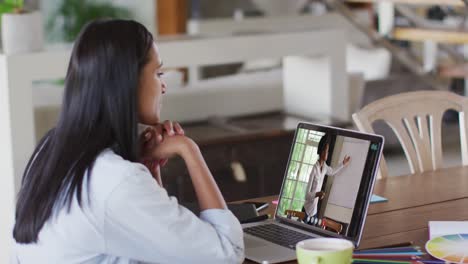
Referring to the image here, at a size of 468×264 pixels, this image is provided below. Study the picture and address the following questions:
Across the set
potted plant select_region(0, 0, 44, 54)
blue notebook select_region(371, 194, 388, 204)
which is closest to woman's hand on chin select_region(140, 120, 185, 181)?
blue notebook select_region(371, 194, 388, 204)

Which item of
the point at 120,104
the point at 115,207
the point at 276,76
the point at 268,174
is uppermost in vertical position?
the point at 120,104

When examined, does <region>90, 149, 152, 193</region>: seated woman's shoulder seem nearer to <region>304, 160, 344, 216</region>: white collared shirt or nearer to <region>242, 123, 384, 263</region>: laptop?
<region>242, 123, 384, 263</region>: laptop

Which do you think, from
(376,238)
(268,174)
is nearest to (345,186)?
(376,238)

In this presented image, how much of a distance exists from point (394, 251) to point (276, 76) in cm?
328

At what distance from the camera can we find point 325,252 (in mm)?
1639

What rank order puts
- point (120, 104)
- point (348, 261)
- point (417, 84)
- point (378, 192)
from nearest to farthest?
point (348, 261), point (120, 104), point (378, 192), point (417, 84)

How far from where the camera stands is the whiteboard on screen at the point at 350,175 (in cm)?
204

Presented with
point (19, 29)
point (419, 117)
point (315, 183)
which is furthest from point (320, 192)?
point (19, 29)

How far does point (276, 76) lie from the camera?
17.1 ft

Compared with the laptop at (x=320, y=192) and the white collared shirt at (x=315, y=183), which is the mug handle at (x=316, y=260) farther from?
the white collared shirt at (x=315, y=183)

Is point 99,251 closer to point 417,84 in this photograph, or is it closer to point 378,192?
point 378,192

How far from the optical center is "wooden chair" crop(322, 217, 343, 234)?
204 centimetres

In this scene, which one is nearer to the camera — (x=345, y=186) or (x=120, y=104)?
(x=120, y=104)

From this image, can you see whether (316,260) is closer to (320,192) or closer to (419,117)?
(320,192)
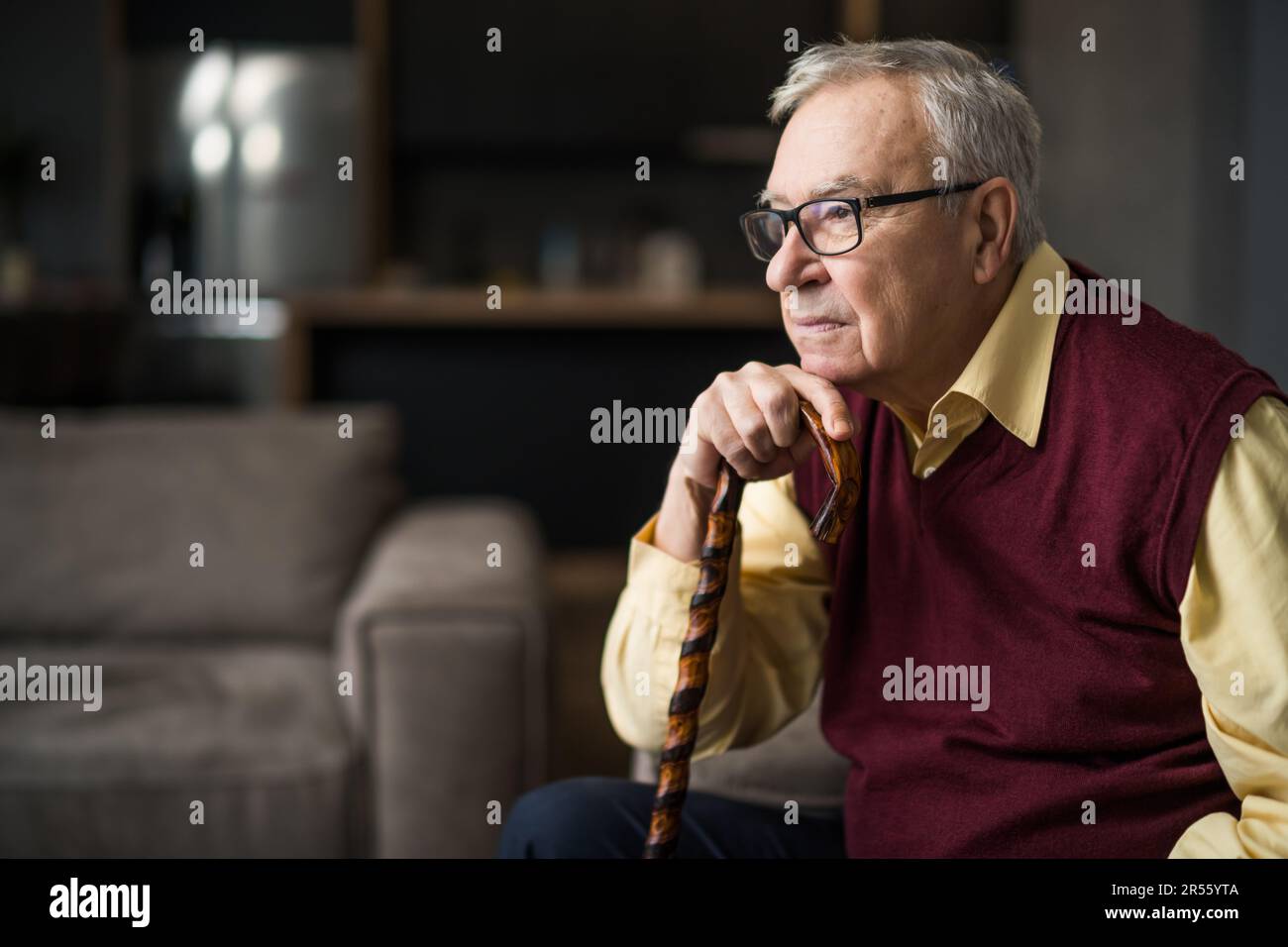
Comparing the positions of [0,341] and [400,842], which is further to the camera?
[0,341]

************

→ **Exercise brief**
Copy out all the rows above, renaming "camera" to "viewer" wherever it occurs and leaving everything else unchanged. Leave the pictures out.

→ **Correct result**
Referring to the image here, at a size of 468×264 pixels, this image is provided below. Study the picture and address the following questions:
Across the set
potted plant select_region(0, 0, 44, 54)
blue notebook select_region(371, 194, 388, 204)
which is closest to woman's hand on chin select_region(140, 120, 185, 181)?
blue notebook select_region(371, 194, 388, 204)

Which item of
the point at 120,104
the point at 115,207
the point at 276,76
the point at 268,174
is uppermost in vertical position?
the point at 120,104

When examined, does <region>90, 149, 152, 193</region>: seated woman's shoulder seem nearer to <region>304, 160, 344, 216</region>: white collared shirt or nearer to <region>242, 123, 384, 263</region>: laptop?
<region>242, 123, 384, 263</region>: laptop

Which do you think, from
(376,238)
(268,174)
is nearest to (345,186)?
(376,238)

In this presented image, how much of a distance exists from point (394, 251) to point (276, 76) in cm?
328

At what distance from the viewer can we find point 325,252 (in mm)?
1639

What rank order puts
- point (120, 104)
- point (348, 261)
- point (417, 84)
- point (378, 192)
from nearest to farthest?
point (348, 261), point (120, 104), point (378, 192), point (417, 84)

How far from where the viewer stands is the whiteboard on screen at the point at 350,175 (in cm)?
204

Presented with
point (19, 29)
point (419, 117)
point (315, 183)
which is furthest from point (320, 192)?
point (19, 29)

How far does point (276, 76) lie from the viewer?
17.1 ft

Compared with the laptop at (x=320, y=192) and the white collared shirt at (x=315, y=183), which is the mug handle at (x=316, y=260) farther from?
the white collared shirt at (x=315, y=183)

Is point 99,251 closer to point 417,84 in this photograph, or is it closer to point 378,192?
point 378,192

How far from the optical center is "wooden chair" crop(322, 217, 343, 234)?
204 centimetres

In this scene, which one is nearer to the viewer — (x=345, y=186) or (x=120, y=104)?
(x=120, y=104)

From this image, can you see whether (316,260) is closer to (320,192) or closer to (419,117)?
(320,192)
Comparing the positions of [0,341] and [400,842], which is further to the viewer?
[0,341]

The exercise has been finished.